CCAT Question Types Explained

Verbal Reasoning

CCAT verbal questions may include:

  • synonyms;
  • antonyms;
  • analogies;
  • sentence completion;
  • word relationships;
  • verbal classification;
  • vocabulary in context.

Example:

Brief is most similar to:

  • A. Short
  • B. Heavy
  • C. Late
  • D. Loud

Correct answer: A. Short

Related guide:

Verbal reasoning practice can help you build speed on synonyms, analogies and sentence logic before CCAT verbal sections.

Math and Logic

CCAT math and logic questions may include:

  • arithmetic;
  • percentages;
  • ratios;
  • fractions;
  • word problems;
  • number series;
  • logic statements;
  • comparisons;
  • basic algebra-style thinking.

Example:

What is 20% of 150?

  • A. 20
  • B. 25
  • C. 30
  • D. 35

Correct answer: C. 30

Related guide:

Numerical reasoning test practice can help you rehearse percentages, word problems and number series under time pressure.

Spatial Reasoning

CCAT spatial questions may include:

  • shape sequences;
  • rotations;
  • matrices;
  • figure patterns;
  • odd-one-out questions;
  • visual logic;
  • pattern completion.

Example:

Arrow up → arrow right → arrow down → arrow left → ?

Correct answer: arrow up

Related guide:

Abstract reasoning practice can help you recognize shape patterns, rotations and matrix rules faster on CCAT spatial items.

How Is the CCAT Scored?

The CCAT is usually scored based on the number of correct answers.

Common score concepts include:

  • raw score;
  • percentile rank;
  • comparison to other candidates;
  • role benchmark;
  • employer-specific score interpretation.

A raw score is the number of questions answered correctly.

A percentile rank shows how your score compares with a reference group.

CCAT practice questions with score reports can help you track raw score and pacing improvements across timed sets.

Related guide:

What Is a Good CCAT Score?

A good CCAT score depends on the role and employer.

In general:

Score Range General Meaning
Low score May be below many employer benchmarks
Average score May be acceptable for some roles
Above-average score Stronger for competitive roles
High percentile Usually a strong result
Very high percentile May stand out for cognitively demanding roles

Do not assume there is one universal passing score.
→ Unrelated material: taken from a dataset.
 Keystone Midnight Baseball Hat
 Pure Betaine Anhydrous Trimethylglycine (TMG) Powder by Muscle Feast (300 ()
Employers may use different benchmarks depending on the role.

Related guide:

CCAT Time Management

The CCAT gives you 15 minutes for 50 questions.

That is only 18 seconds per question on average.

This means you need to:

  • answer easy questions quickly;
  • skip difficult questions when allowed;
  • avoid long calculations;
  • use elimination;
  • guess if there is no penalty and time is running out;
  • avoid perfectionism;
  • practice under strict timing.

The CCAT is not designed for slow, careful solving of every question.

Related guide:

CCAT Skipping Strategy

A good skipping strategy can improve your score.

Consider skipping quickly when:

  • the calculation is too long;
  • the spatial pattern is not obvious;
  • the vocabulary word is unfamiliar;
  • the logic problem takes too much time;
  • you are rereading the same question repeatedly.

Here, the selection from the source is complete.